_Try it_: Copy the captions word for word, starting at the beginning of the material and ending with the line that contains "Metal roof over". Include both ends, and omit the pictures from your answer.

_Supplied data_:
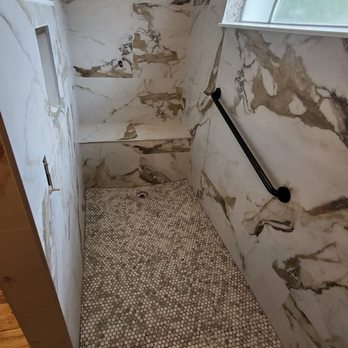 Affordable Shower - a view of a marbled bathroom - General Contractors Near Me Affordable Shower - a view of a marbled bathroom - General Contractors Near Me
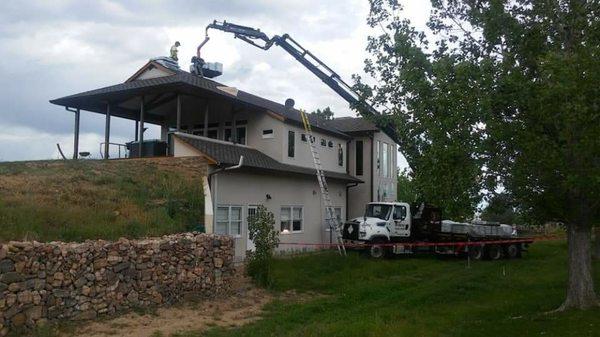 Loading shingles at our jobsite.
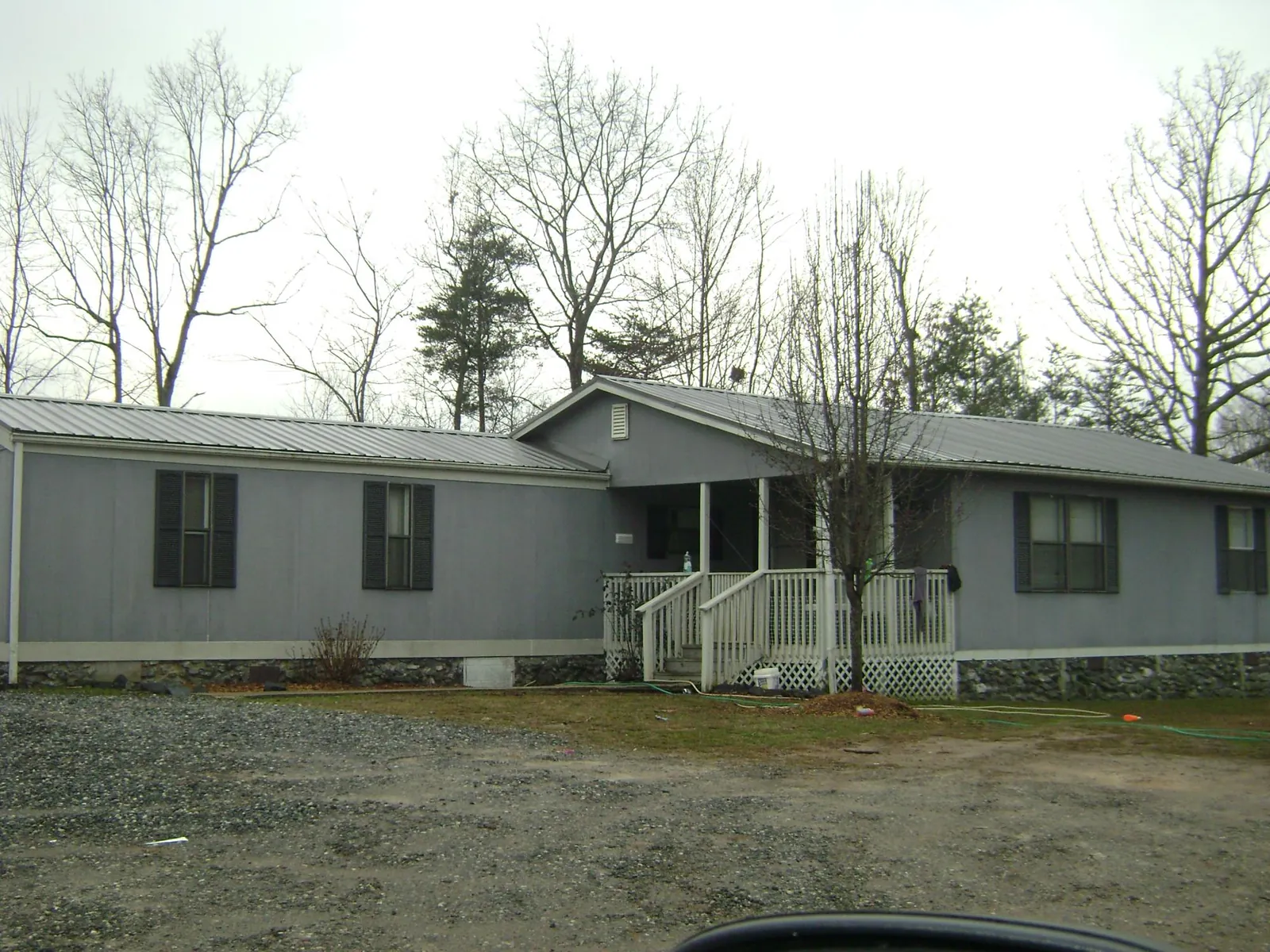 Metal roof over a manufactured home with a covered front porch in Nome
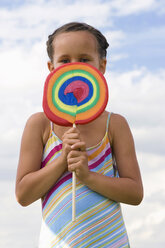 Girl (7-9) holding giant lollipop in front of face, close-up, portrait - LDF00331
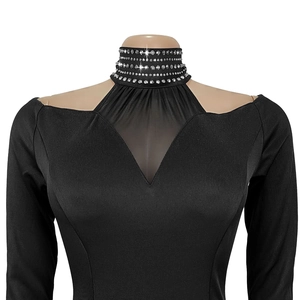 Detail of high neck black dress with four rows of silver rhinestones and mesh insert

_Task answer_:
 Affordable Shower - a view of a marbled bathroom - General Contractors Near Me Affordable Shower - a view of a marbled bathroom - General Contractors Near Me
 Loading shingles at our jobsite.
 Metal roof over a manufactured home with a covered front porch in Nome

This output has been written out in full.